This is probably the most complex part of the script, but it’s not so bad. We’re creating a new variable called old_list. In old_list, we use the CSV library to open up ARGV[0], the first argument in our command line. The gnarly r:windows-1251:utf-8 is telling Ruby to transcode whatever file format the csv file is into something it can work with; headers: true tells the file to include headers; and skip_blanks: true tells the CSV reader to (surprise!) skip blanks. the reject block tells the CSV reader that, for each row, if all values are nil, remove them completely.

old_list.each do |row|
  new_list << row unless row["confirmed"] == "yes"
end

Once a list has been screened for blanks, we’ll throw them into the new array (new_list variable set up at the beginning). Here’s where I’ll add my edge-case conditionals. Things like “If a user has confirmed or RSVPed,” or “If a user hasn’t responded within a week.”

CSV.open(ARGV[1], 'wb') do |csv|
  csv << ET_HEADERS
  new_list.each do |row|
    csv << [row["email"], row["email"], row["fname"], row["lname"]]
  end
end

Now that we’ve got our “sanitized” list, it’s time to open a new CSV file. We open a new CSV file as specified in ARGV[1], and begin building our new file. First, we add the ET_HEADERS to the first row. Then, for each array entry in new_list, we append the necessary columns to our new document.

────────────────────

▸ Written instruction 1
Copy everything in the script walkthrough from "This is probably" down to "remove them completely.", but switch "CSV reader" to "CSV parser".
▸ Written instruction 2
Answer these questions from the script walkthrough:
(a) What does headers: true tell the file to do?
(b) Which command-line argument names the new CSV file that gets opened?
(c) What goes into the first row of the new file?
▸ Written instruction 3
Write the next part of the script walkthrough, beginning after its final sentence.
These stored items have no connection to the script walkthrough.

▸ Items stored from a collection
────────────────────

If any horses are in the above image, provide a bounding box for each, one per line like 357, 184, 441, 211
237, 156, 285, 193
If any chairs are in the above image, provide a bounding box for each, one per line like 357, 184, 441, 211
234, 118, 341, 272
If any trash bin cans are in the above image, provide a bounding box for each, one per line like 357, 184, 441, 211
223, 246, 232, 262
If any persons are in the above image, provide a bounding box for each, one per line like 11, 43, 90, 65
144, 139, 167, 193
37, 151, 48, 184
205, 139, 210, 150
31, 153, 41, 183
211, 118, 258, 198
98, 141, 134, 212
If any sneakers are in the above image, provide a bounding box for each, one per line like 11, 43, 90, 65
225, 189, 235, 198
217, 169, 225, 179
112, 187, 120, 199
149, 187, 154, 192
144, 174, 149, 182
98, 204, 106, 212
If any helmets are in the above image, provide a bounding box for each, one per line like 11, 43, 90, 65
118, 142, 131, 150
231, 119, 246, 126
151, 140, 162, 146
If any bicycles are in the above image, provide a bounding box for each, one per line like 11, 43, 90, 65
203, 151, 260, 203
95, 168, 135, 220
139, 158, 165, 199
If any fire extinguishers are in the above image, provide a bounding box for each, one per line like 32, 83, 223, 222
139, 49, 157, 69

────────────────────

▸ Task response 1
This is probably the most complex part of the script, but it’s not so bad. We’re creating a new variable called old_list. In old_list, we use the CSV library to open up ARGV[0], the first argument in our command line. The gnarly r:windows-1251:utf-8 is telling Ruby to transcode whatever file format the csv file is into something it can work with; headers: true tells the file to include headers; and skip_blanks: true tells the CSV parser to (surprise!) skip blanks. the reject block tells the CSV parser that, for each row, if all values are nil, remove them completely.

▸ Task response 2
(a) It tells the file to include headers.
(b) ARGV[1].
(c) The ET_HEADERS.

▸ Task response 3
Future plans

The script is pretty basic at this point, but it does its job well. One problem I have with the script is it requires knowledge of the input script, and requires modifying appended columns based on the input CSV file. In the future it would be nice to build out a prompt that reads the headers of the input CSV, and allow the user (me) to select which rows I’m looking for (as well as potentially any conditionals to the input list to look for).

As it stands, however, it works great. List digestion has gone from a 15-20 minute job down to a 1-2 minute job, and with the amount of emails that come onto my desk daily, that’s easily a 3-4 hours a week saved on processing lists. Not bad for 17 lines of code!